Real life is not defined as something that happens later––when you go to high school, graduate from college, get a job, get married, have children, retire, and on and on.  Real life in our new education is defined as right now. 

School, home and work meld into satisfying and creative human experiences as relationships among ideas, people, tools and nature are explored, discovered, and developed with an autonomous spirit of learning and self-discovery.

This fluidity doesn’t mean though that our students can do anything they like.  It means that they’ll like what they do as they explore and work on appropriate life-affirming skills in specially prepared environments that offer freedom within limits of responsibility.

The ability to do something freely comes with the idea that when we are called upon to act for the greater good, we will “respond with ability”, i.e. responsibility. In this dynamic process we continually enlarge the limits of our freedoms.

What might this look like for a six-year old?  In our new education, Charlie has been nourished, protected and strengthened from birth by his parents and teachers to make independent choices and complete tasks with concentrated effort.  In his classroom of six-to-nine year-olds, Charlie begins one day by choosing to make banana bread for his classmates’ snack.  He invites an experienced nine-year-old friend, Priscilla, to help him gather ingredients and prepare the bread.  As Charlie sees his community enjoy the bread at lunch, he is encouraged and motivated to make bread the next day.  As he meets with success Charlie explores other recipes and asks to cook at home.  When Charlie forgets to add baking powder to a batch of bread, he reflects on his cooking “disaster”.  From his failure he becomes curious about the chemistry of cooking and the reactions that must occur for tasty treats.
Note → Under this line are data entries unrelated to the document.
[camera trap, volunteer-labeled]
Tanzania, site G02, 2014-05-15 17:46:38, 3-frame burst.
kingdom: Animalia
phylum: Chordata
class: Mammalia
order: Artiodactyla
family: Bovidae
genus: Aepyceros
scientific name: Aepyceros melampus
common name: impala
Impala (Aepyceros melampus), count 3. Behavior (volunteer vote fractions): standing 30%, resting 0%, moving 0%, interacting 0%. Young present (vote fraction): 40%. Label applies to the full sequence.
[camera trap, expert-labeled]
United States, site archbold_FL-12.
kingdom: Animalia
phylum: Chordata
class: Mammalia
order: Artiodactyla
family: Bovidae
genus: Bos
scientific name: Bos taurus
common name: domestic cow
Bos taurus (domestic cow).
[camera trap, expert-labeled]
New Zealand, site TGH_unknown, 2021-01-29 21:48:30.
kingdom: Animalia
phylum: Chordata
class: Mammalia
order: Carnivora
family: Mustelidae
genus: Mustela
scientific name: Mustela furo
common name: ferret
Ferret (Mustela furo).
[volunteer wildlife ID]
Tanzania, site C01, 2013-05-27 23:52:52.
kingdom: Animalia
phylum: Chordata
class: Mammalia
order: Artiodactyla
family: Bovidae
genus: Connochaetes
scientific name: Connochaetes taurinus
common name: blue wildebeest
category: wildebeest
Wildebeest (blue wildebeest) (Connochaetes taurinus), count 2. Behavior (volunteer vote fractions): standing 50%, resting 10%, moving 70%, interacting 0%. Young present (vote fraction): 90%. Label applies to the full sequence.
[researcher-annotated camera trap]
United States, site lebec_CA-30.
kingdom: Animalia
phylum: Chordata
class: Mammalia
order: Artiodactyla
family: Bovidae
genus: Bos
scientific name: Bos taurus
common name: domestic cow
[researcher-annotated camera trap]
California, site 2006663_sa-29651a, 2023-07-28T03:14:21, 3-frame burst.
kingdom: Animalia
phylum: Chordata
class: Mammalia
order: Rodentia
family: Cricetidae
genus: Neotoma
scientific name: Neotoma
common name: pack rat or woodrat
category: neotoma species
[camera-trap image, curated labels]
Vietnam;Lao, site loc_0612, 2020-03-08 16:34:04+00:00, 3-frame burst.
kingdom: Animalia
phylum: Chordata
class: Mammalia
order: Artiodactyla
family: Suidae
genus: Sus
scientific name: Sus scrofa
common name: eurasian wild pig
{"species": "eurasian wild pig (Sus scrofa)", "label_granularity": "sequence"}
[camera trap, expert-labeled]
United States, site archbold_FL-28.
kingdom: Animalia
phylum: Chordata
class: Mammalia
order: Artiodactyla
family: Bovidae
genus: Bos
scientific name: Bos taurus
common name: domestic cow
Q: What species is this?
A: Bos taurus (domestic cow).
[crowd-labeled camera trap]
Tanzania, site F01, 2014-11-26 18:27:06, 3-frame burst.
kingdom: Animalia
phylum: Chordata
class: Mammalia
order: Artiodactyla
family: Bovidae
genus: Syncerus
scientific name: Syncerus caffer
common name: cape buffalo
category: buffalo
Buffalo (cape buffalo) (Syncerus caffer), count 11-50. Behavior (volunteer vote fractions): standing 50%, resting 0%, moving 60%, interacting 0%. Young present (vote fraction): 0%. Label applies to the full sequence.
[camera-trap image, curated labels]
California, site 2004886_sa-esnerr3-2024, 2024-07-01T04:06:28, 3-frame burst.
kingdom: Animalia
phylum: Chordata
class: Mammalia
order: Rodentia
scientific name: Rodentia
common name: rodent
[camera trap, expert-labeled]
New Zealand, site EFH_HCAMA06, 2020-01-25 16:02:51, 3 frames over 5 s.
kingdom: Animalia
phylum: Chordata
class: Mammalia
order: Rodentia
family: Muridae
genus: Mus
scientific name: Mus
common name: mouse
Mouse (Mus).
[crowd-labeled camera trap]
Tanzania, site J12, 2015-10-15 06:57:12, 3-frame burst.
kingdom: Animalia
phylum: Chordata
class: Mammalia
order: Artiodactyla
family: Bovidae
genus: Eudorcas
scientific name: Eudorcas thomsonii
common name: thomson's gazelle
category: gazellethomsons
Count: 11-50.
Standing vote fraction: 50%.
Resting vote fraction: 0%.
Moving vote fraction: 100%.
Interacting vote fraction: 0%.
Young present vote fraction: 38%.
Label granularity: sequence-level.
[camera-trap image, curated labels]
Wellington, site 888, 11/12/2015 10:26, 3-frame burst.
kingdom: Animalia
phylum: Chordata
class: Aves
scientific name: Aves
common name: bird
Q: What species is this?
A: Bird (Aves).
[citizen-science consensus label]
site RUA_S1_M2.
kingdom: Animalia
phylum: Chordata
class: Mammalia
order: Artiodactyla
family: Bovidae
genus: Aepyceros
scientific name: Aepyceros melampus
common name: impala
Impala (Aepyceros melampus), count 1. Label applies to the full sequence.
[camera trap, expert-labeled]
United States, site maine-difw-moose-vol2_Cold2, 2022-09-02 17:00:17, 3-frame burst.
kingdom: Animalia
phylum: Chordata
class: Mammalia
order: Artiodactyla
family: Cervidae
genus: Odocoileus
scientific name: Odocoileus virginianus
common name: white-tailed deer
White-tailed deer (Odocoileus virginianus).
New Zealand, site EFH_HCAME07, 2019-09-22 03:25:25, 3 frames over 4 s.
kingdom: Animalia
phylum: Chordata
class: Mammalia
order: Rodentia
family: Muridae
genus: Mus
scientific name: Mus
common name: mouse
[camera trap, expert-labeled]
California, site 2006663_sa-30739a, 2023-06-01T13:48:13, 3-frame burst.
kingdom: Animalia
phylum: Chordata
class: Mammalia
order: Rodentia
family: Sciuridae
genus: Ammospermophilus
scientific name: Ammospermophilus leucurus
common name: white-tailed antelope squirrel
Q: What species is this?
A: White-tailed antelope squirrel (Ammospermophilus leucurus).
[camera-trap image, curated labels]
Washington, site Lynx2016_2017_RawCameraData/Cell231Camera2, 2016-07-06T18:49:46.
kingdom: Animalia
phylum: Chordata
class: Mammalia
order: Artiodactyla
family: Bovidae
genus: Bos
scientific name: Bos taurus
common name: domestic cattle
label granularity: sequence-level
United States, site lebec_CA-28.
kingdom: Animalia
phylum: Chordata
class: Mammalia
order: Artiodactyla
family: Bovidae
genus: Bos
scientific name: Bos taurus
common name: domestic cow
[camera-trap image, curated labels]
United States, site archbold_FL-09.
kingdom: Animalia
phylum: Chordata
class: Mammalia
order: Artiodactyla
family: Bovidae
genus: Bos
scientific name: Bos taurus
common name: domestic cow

Charlie's curiosity about cooking increases and he asks his teacher if he can “go out” and visit a bakery to see how different baked goods are made.  Charlie works with the teacher to contact a local baker and arrange a visit. Charles makes the phone call himself, after the teacher has quietly “prepared” a partnership with the baker for Charlie’s request to visit.

In Charlie’s classroom there is a list of parents who can take students on outings.  Charlie makes arrangements for transportation and supervision for his outing.  He extends an invitation to Priscilla to join him on this outing.  The two spend a couple of hours at the bakery and the baker is impressed with their interest and understanding of bread making. 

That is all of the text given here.